[Text under study]
╔══

Narasimma Varman: SINGLE VIEW DEMO USING ZEPPELIN

Single View Demo Using Zeppelin

It help retailer to get a single view of a product by combining data from different sources and run interactive queries against the data.

In this case we collect from three different source

ETL/CRM data from EDW/DB - ingested using Apache Sqoop
Web traffic data - ingested using HDF
Social media data - ingested using HDF

Steps:

Pre-reqs: Setup and import retail data set into DB/EDW (in this case: Postgres)
Use Sqoop to import CRM/ERP data from DB/EDW into Hive
Use HDF to import related tweets into Hive
Use HDF to import simulated web traffic logs into Hive
Use Hive to analyze tables to populate statistics
Use Hive to correlate the data from multiple data sources

1.Prerequisite:

First give zeppelin to sudo privilege

echo "zeppelin ALL=(ALL) NOPASSWD: ALL" >> /etc/sudoers

Second enable zeppelin to log in to postgres

echo "host all all 127.0.0.1/32 md5" >> /var/lib/pgsql/data/pg_hba.conf

Create zeppelin user in Postgres
Setup Sqoop for Postgres

sudo wget https://jdbc.postgresql.org/download/postgresql-9.4.1207.jar -P /usr/hdp/current/sqoop-client/lib ls -la /usr/hdp/current/sqoop-client/lib/postgres*

Pull latest data from github

git clone https://github.com/abajwa-hw/single-view-demo.git

ls single-view-demo

Download retail data set

cd /tmp

wget https://www.dropbox.com/s/r70i8j1ujx4h7j8/data.zip

unzip data.zip

head /tmp/data/Fact Sales.csv

Import data into Postgres

head -n 16 ~/single-view-demo/contoso-psql.sql

export PGPASSWORD=postgre password

psql -U postgres username -d databasename -h localhost -f ~/single-view-demo/contoso-psql.sql

psql -U postgres username -d databasename -h localhost -c "\dt"

2.EDW Optimization

Check access to Postgres tables from sqoop

sqoop list-tables --connect jdbc:postgresql://localhost:5432/contoso --username postgres username --password postgres password -- schema postgres

Make sure hive is started
Load data from psql into hive

sqoop import-all-tables --username postgres username --password postgres password --connect jdbc:postgresql://localhost:5432/database name --hive-import --direct

Create final table in ORC format and populate that final table from staging

Incremental import of data into Hive from RDBMS

Now that we did the one time bulk import, next we will setup an incremental sqoop job.First we create password file containing zeppelin user's PostGres password in HDFS. This is done to allow invocations of the job to be automated/scheduled (without having to manually pass the password )

echo -n "postgres username" > .password

hadoop fs -put .password /user/postgres username/

rm .password

Create incremental import sqoop job for final table

–table: table the job is for (i.e. final table)

╚══

[Raw data]
╔══

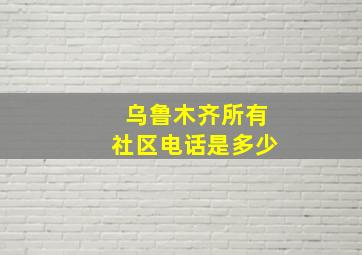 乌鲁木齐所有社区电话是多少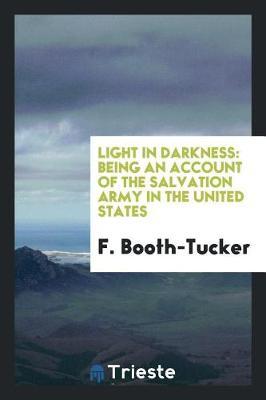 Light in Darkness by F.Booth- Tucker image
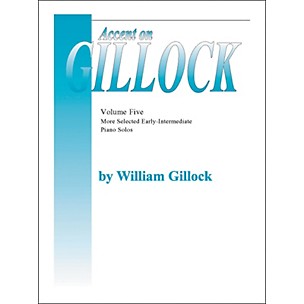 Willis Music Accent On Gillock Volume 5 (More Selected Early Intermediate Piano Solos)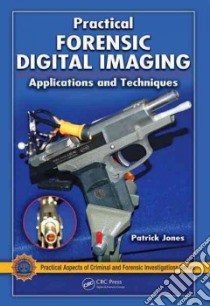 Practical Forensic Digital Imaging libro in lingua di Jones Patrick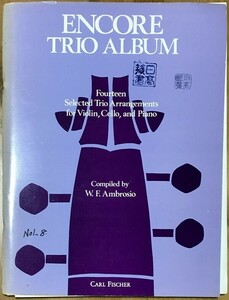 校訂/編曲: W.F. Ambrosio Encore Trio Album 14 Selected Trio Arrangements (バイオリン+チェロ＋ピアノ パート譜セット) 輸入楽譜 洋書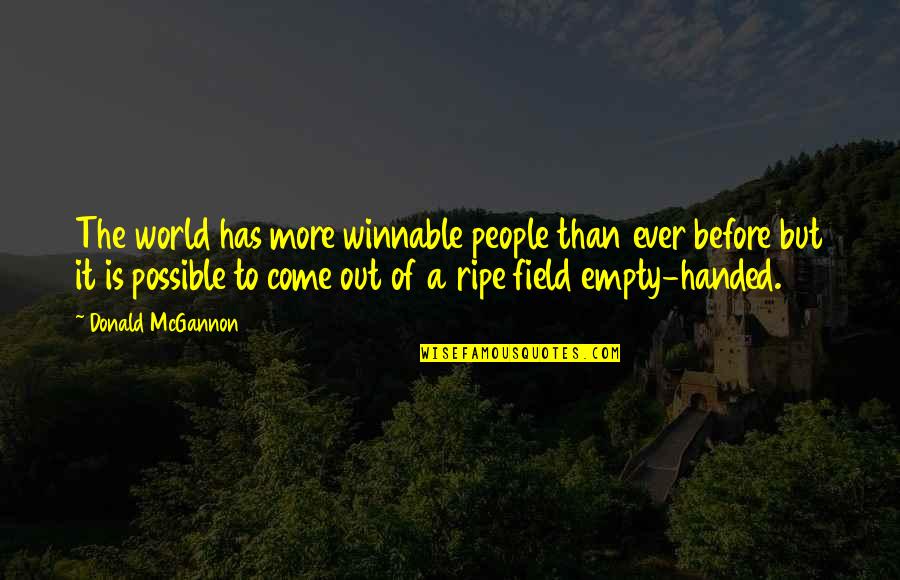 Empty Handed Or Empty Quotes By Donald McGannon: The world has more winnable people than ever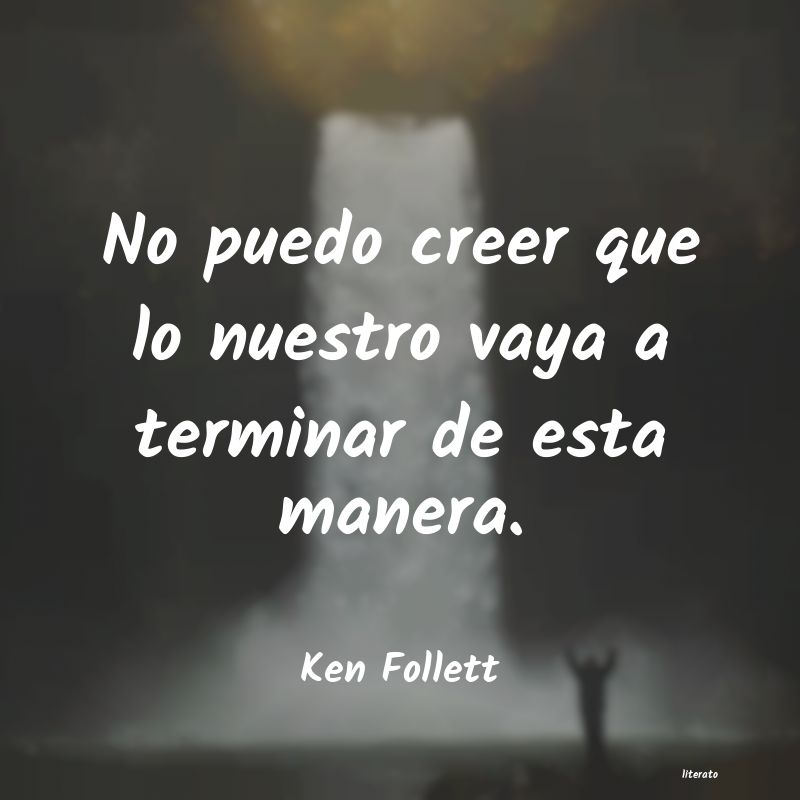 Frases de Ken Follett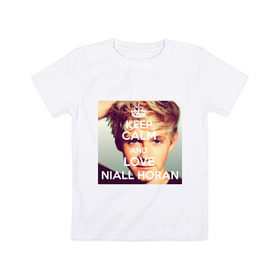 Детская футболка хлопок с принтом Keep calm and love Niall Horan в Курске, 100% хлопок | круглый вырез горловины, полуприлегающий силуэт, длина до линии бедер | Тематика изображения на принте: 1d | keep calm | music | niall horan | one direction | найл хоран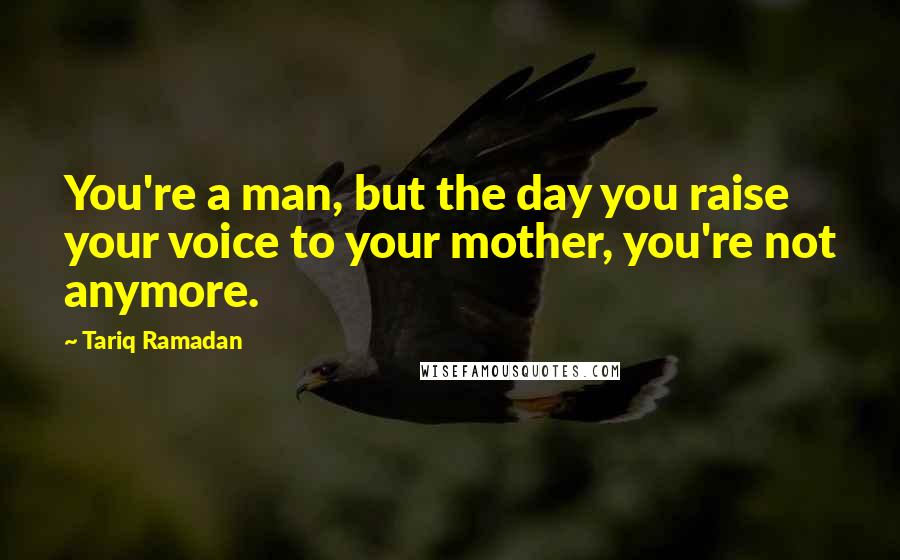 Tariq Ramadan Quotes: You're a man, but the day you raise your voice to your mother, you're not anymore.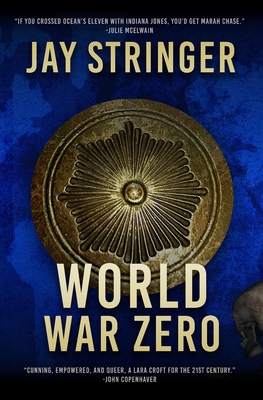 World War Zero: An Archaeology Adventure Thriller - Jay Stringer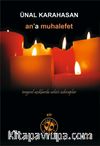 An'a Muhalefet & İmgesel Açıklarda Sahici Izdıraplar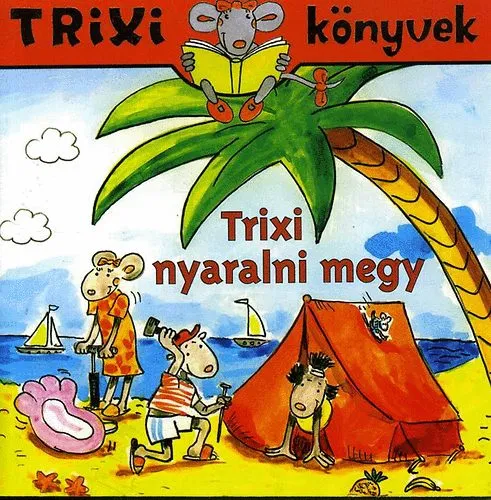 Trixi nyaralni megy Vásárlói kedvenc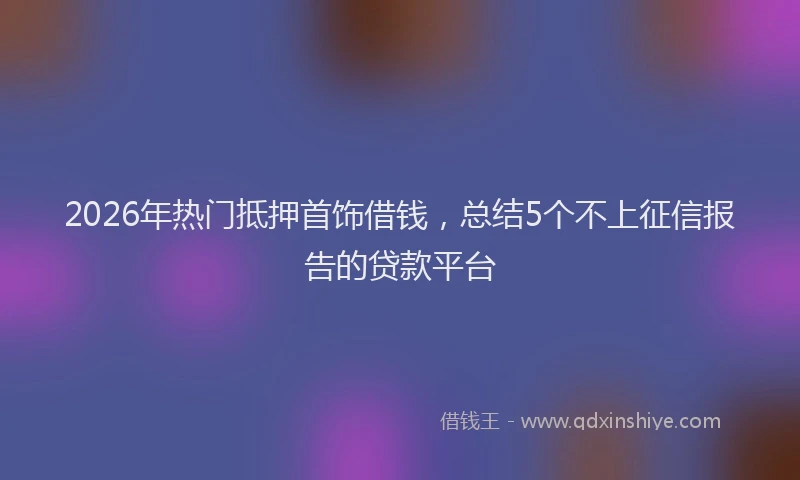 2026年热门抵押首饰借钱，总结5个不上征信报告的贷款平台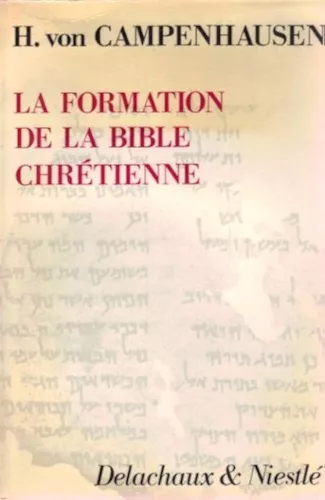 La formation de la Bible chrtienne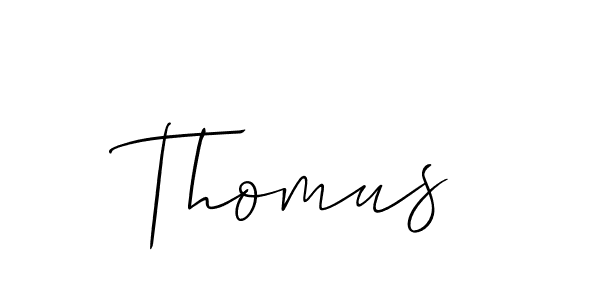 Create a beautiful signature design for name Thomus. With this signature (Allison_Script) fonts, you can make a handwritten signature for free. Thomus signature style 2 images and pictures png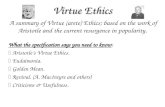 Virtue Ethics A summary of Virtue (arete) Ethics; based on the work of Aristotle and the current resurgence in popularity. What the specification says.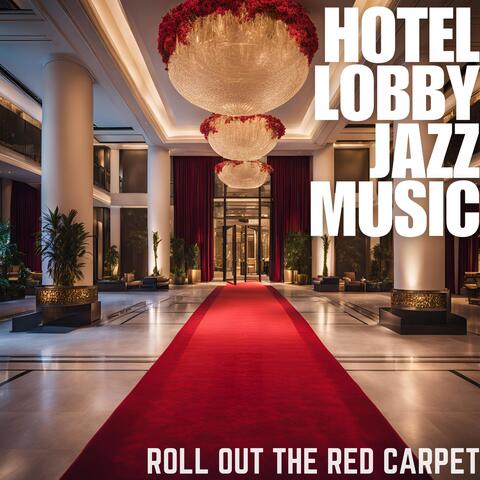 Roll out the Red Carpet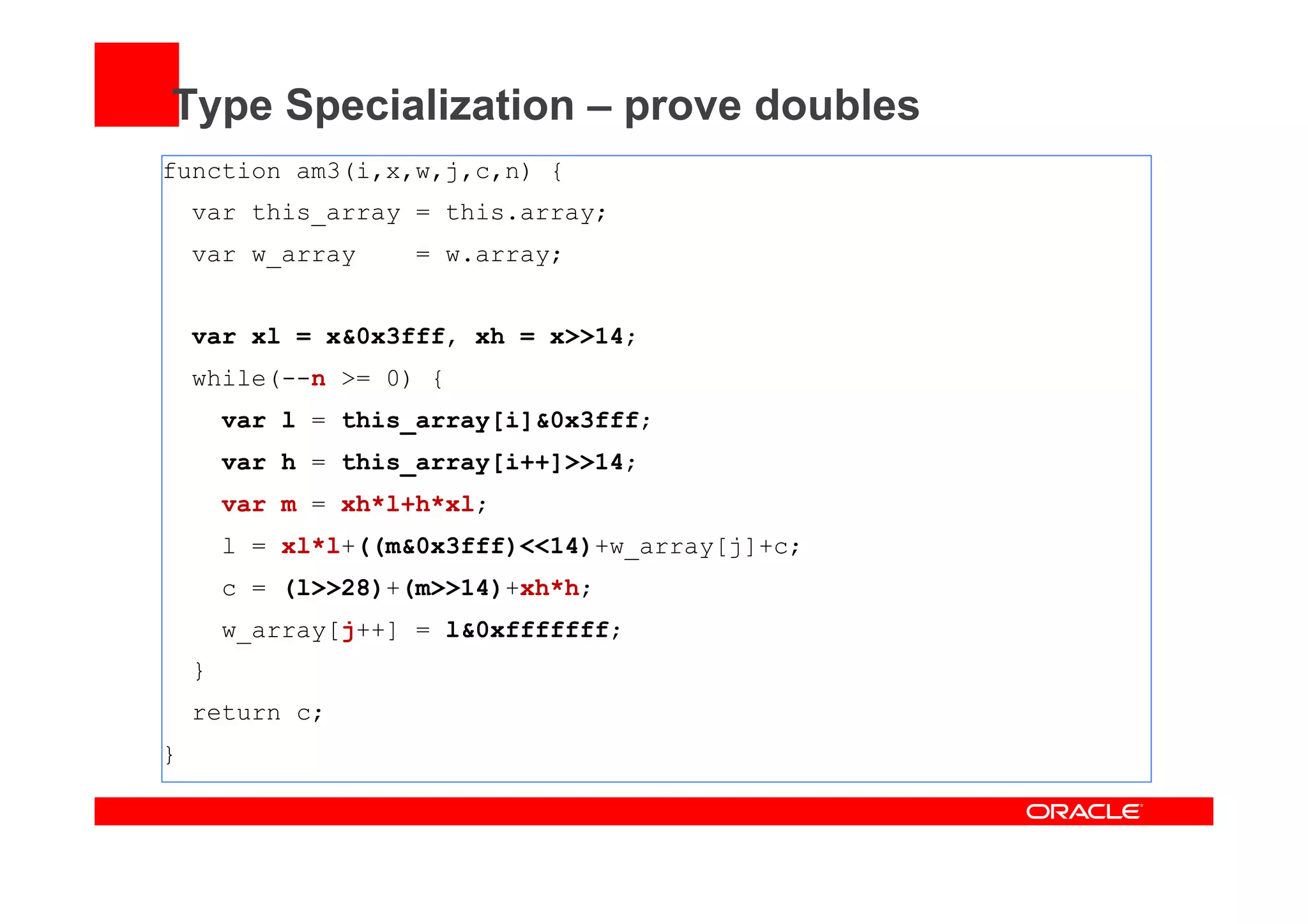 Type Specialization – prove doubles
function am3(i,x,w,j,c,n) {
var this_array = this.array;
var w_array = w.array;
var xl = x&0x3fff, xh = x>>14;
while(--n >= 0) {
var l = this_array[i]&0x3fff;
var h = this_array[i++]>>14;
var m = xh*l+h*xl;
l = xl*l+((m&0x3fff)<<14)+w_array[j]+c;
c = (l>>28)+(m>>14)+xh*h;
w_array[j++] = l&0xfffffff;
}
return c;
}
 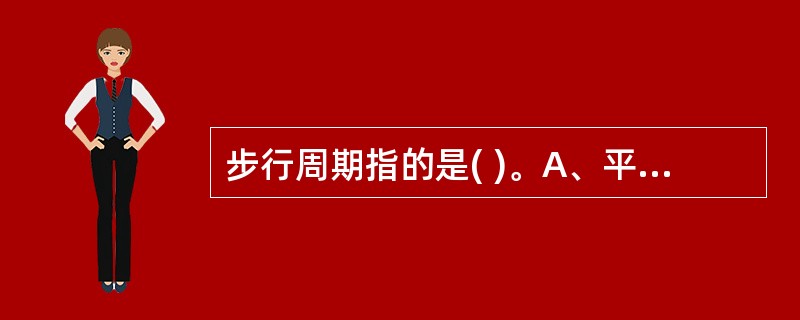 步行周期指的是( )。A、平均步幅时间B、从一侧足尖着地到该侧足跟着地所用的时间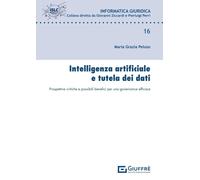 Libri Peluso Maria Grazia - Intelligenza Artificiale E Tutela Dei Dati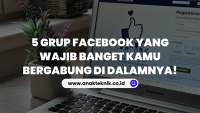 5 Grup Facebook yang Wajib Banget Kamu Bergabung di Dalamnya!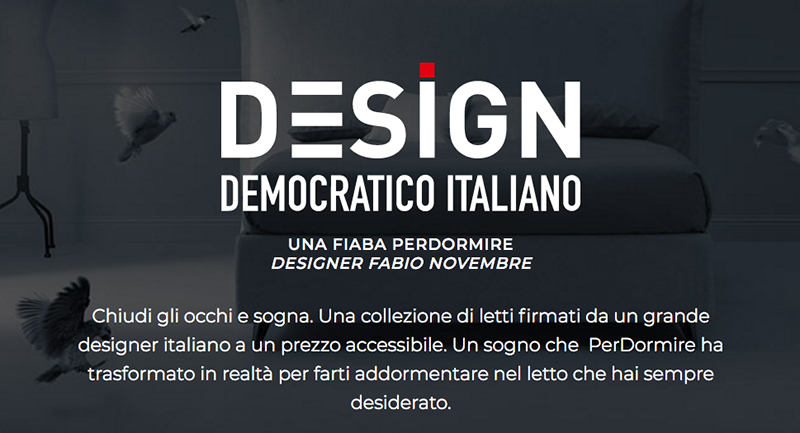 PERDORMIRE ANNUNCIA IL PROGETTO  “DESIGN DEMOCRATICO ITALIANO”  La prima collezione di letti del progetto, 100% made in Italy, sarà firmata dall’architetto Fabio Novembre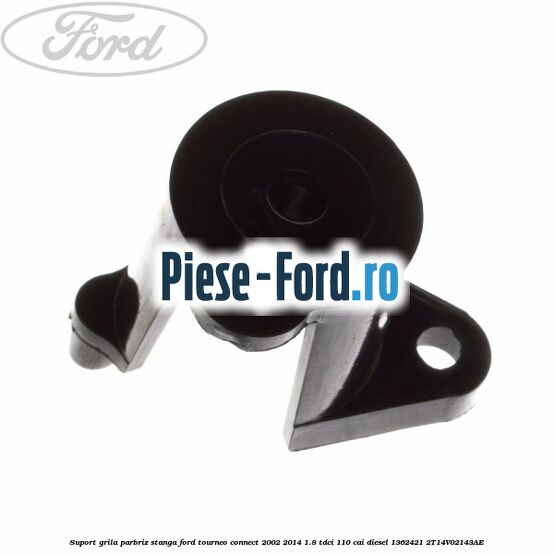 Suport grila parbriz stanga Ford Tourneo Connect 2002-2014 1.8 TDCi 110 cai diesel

╚══

[What you will do] Reproduce word for word everything in the Zeppelin single-view demo guide from "Now that we" down to "(i.e. final table)". You can set the material aside; none of it is needed here.

[Exercise result]
Now that we did the one time bulk import, next we will setup an incremental sqoop job.First we create password file containing zeppelin user's PostGres password in HDFS. This is done to allow invocations of the job to be automated/scheduled (without having to manually pass the password )

echo -n "postgres username" > .password

hadoop fs -put .password /user/postgres username/

rm .password

Create incremental import sqoop job for final table

–table: table the job is for (i.e. final table)